Persino in uno degli Habitat Patrimonio UNESCO, la foresta tropicale di Sumatra, l’unico luogo al mondo dove vivono nello stesso habitat tigri selvatiche, oranghi, elefanti e rinoceronti, si stima che tra il 2006 e il 2014 le trappole siano raddoppiate.
Tuttavia, molti di questi habitat critici non dispongono di risorse adeguate per la protezione. Nella vicina Rimbang Baling, una delle aree protette di Sumatra, uno sparuto drappello di ranger, appena 26, hanno il compito di controllare oltre 1400 chilometri quadrati, un’area grande quasi il doppio della città di New York City. “Rimuovere queste trappole non basta: i rangers che setacciano il territorio devono essere supportati da maggiori risorse e da una legislazione efficace per poter agire contro i criminali di natura” – ha aggiunto Singh. “Inoltre, le comunità locali devono essere riconosciute e potenziate come attori principali nella conservazione. La protezione della biodiversità è una garanzia sia per la fauna selvatica che per le popolazioni”.
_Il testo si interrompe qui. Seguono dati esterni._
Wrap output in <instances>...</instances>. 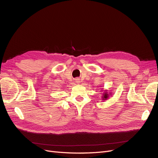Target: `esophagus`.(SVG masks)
Here are the masks:
<instances>
[{"mask_svg": "<svg viewBox=\"0 0 158 158\" xmlns=\"http://www.w3.org/2000/svg\"><path fill=\"white\" fill-rule=\"evenodd\" d=\"M75 82H76V84H79V83L80 82V78H76V80H75Z\"/></svg>", "mask_w": 158, "mask_h": 158, "instance_id": "esophagus-1", "label": "esophagus"}]
</instances>
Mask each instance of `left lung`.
Listing matches in <instances>:
<instances>
[{
	"label": "left lung",
	"instance_id": "1",
	"mask_svg": "<svg viewBox=\"0 0 158 158\" xmlns=\"http://www.w3.org/2000/svg\"><path fill=\"white\" fill-rule=\"evenodd\" d=\"M103 100H106L108 98H109V94H107V92H105V94H103Z\"/></svg>",
	"mask_w": 158,
	"mask_h": 158
}]
</instances>
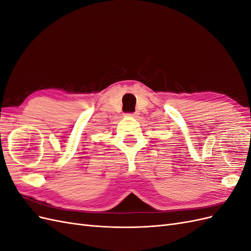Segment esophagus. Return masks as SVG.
Here are the masks:
<instances>
[{"label":"esophagus","mask_w":251,"mask_h":251,"mask_svg":"<svg viewBox=\"0 0 251 251\" xmlns=\"http://www.w3.org/2000/svg\"><path fill=\"white\" fill-rule=\"evenodd\" d=\"M126 116H130V117H135L136 116V113H126Z\"/></svg>","instance_id":"esophagus-1"}]
</instances>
Nel Parco Nazionale di Gunung Leuser, che rappresenta quasi un terzo dell’intero Patrimonio forestale UNESCO di Sumatra, il valore dei servizi della natura (ecosistemici) è di oltre 600 milioni di dollari l’anno; il parco ‘conserva’ anche oltre 1,6 miliardi di tonnellate di carbonio e garantisce l’acqua a 4 milioni di persone. Le comunità locali dipendono fortemente da queste risorse per la loro sopravvivenza, rendendo ancora più imperativa la lotta al bracconaggio.
C’è anche una richiesta da parte di tutte le organizzazioni di protezione della natura asiatiche affinché vengano adottate misure urgenti: in Cambogia, gruppi di conservazione guidati da Wildlife Alliance stanno lanciando un movimento di sensibilizzazione per educare il pubblico ad evitare il consumo di carne che proviene dall’ambiente naturale, un fattore che alimenta ulteriormente la crisi della fauna selvatica.
Nel 2010, i governi dei paesi in cui la tigre era o è ancora presente, si sono impegnati a raggiungere un obiettivo di conservazione molto ambizioso mai adottato per una singola specie: TX2 raddoppiare il numero di tigri selvatiche entro il 2022. Dal 2016, l’onda lunga del declino della specie rispetto al numero globale si è finalmente fermata e i dati stanno pian piano risalendo, un segno di speranza per la conservazione globale della tigre. Ma senza uno sforzo congiunto contro la piaga delle trappole la crisi della tigre è destinata a riprendere.